Snåsningen
- Type: Weekly newspaper
- Format: Tabloid and online
- Owner: Trønder-Avisa
- Founder: Lothar Viem
- Language: Norwegian
- City: Snåsa
- Country: Norway
- Circulation: 1,603 (as of 2013)
- Website: snasningen.no

= Snåsningen =

Local print newspaper

Snåsningen is a weekly, local, online and print newspaper published in Snåsa Municipality, Norway. Published in tabloid format, the newspaper had a circulation of 1,603 in 2013. The newspaper is owned by Trønder-Avisa. It has one weekly issue, on Wednesday. The newspaper was founded in 1995.

==History==
The first newspaper in Snåsa was Snåsa-Posten, a volunteer newspaper launched in 1992. It was regarded as having low quality. Several people asked Trønder-Avisas local journalist, Albert Collett, if he would run the newspaper. He liked the idea of running a local newspaper, but believed there was not sufficient population in Snåsa to make it work financially.
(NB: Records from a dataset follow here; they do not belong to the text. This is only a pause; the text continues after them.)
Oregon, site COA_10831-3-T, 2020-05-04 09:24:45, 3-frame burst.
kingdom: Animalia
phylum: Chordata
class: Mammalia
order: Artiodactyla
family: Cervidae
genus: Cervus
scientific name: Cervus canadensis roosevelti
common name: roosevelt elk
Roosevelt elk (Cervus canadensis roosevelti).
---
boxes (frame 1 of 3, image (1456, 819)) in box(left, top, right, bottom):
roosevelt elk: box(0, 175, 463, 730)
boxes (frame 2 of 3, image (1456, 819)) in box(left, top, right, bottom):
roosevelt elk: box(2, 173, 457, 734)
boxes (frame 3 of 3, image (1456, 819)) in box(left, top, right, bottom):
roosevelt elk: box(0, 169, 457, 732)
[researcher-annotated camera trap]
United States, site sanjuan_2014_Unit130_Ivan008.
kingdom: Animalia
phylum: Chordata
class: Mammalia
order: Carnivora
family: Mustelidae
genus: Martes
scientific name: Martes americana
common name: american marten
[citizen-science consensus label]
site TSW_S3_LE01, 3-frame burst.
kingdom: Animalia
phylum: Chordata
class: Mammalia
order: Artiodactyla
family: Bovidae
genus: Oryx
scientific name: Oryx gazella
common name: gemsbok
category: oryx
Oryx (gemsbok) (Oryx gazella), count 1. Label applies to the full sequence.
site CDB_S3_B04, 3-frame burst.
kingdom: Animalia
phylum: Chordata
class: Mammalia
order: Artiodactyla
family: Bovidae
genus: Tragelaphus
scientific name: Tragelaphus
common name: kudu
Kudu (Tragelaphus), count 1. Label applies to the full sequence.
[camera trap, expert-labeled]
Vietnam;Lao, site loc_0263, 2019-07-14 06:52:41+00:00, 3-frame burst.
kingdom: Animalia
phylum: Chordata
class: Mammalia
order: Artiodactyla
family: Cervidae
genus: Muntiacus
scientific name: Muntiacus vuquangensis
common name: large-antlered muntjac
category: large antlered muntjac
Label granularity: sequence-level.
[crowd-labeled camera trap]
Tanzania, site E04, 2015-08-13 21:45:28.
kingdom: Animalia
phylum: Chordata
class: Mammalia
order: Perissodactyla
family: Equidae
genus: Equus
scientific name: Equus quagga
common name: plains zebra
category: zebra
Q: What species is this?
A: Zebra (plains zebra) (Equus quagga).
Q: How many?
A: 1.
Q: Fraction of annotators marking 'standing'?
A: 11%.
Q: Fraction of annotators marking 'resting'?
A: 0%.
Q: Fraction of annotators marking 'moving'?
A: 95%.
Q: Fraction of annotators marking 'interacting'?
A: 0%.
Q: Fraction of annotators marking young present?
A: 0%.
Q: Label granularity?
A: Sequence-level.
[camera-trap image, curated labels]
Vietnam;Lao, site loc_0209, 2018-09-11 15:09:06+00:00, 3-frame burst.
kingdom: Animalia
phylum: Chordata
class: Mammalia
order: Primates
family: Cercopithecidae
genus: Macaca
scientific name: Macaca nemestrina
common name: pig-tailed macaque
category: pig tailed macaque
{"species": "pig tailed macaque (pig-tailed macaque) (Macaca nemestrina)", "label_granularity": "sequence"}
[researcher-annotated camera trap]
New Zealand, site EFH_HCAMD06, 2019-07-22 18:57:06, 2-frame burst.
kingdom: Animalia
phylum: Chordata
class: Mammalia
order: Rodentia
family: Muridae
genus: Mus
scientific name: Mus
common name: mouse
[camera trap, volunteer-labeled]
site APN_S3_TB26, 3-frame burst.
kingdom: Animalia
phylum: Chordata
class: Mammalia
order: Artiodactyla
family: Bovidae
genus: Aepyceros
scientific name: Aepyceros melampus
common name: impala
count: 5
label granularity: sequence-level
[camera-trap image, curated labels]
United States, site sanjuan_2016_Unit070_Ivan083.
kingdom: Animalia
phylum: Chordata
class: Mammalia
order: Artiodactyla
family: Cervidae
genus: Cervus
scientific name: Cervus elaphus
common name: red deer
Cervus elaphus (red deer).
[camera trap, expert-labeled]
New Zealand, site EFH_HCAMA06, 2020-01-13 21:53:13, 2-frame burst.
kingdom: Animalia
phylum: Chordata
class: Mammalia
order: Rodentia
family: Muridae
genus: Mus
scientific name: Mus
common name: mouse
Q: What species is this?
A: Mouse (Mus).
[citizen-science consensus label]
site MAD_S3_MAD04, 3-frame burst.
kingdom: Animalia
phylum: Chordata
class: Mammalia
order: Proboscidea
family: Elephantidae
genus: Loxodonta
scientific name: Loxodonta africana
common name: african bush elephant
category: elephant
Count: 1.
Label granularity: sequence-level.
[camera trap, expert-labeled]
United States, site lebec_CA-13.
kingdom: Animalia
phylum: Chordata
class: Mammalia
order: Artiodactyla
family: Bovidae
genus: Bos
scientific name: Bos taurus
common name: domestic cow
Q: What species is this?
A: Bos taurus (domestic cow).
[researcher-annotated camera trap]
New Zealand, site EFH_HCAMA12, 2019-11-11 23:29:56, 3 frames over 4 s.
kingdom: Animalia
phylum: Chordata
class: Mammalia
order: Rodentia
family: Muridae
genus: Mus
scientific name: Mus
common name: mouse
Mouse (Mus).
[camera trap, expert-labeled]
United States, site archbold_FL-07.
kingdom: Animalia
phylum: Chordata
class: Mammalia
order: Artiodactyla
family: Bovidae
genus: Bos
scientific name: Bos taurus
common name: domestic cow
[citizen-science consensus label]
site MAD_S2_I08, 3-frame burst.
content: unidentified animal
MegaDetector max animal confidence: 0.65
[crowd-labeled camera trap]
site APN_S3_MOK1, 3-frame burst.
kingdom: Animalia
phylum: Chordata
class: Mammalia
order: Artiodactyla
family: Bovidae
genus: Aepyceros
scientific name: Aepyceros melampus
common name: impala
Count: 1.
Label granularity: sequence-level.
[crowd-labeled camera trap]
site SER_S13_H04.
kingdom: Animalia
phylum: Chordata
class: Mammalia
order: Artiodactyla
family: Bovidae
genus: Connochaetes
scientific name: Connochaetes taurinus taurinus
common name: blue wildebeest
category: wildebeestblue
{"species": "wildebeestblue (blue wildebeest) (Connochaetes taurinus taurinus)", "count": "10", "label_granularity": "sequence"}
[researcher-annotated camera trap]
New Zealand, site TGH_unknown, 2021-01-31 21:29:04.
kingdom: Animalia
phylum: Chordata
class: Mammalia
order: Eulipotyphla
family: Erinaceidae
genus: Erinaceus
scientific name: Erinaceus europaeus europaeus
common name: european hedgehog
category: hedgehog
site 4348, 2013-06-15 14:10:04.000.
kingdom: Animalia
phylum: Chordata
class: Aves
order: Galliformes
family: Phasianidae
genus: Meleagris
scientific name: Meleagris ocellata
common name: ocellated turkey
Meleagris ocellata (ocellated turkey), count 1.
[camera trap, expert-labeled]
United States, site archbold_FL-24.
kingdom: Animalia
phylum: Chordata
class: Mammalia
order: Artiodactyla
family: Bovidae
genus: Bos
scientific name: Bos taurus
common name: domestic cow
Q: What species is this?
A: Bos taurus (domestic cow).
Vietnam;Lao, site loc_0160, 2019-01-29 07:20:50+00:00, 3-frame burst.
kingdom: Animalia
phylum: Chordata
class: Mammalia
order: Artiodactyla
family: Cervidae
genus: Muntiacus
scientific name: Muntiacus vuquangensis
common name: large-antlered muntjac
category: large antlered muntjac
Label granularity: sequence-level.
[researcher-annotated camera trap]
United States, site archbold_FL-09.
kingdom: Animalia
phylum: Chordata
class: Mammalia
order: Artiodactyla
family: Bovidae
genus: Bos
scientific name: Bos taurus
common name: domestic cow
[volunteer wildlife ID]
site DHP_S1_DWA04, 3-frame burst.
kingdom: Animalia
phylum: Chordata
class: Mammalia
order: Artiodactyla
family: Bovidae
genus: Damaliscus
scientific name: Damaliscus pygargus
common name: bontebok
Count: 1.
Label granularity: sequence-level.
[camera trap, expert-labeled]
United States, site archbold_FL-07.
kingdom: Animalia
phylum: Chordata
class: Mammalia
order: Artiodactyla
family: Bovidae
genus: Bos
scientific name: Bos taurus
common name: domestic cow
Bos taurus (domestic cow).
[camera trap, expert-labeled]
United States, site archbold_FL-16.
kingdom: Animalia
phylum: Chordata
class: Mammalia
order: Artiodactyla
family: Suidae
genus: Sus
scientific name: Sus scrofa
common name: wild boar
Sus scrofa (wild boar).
This spurred the idea for him to found Inderøyningen in Inderøy, but left Snåsa without a newspaper.

Instead the opportunity was seized by Lothar Viem in 1995. He was born in Snåsa in 1943, and after several decades as a journalist had founded the local newspaper Steinkjer-Avisa in 1984. He started Snåsningen in September 1995, and was editor of both newspapers until 1999. Viem continued as a journalist in Snåsningen until 2010. The newspaper started providing material in Southern Sámi in July 2009. The Viem family sold Snåsningen to the regional newspaper Trønder-Avisa in 2010.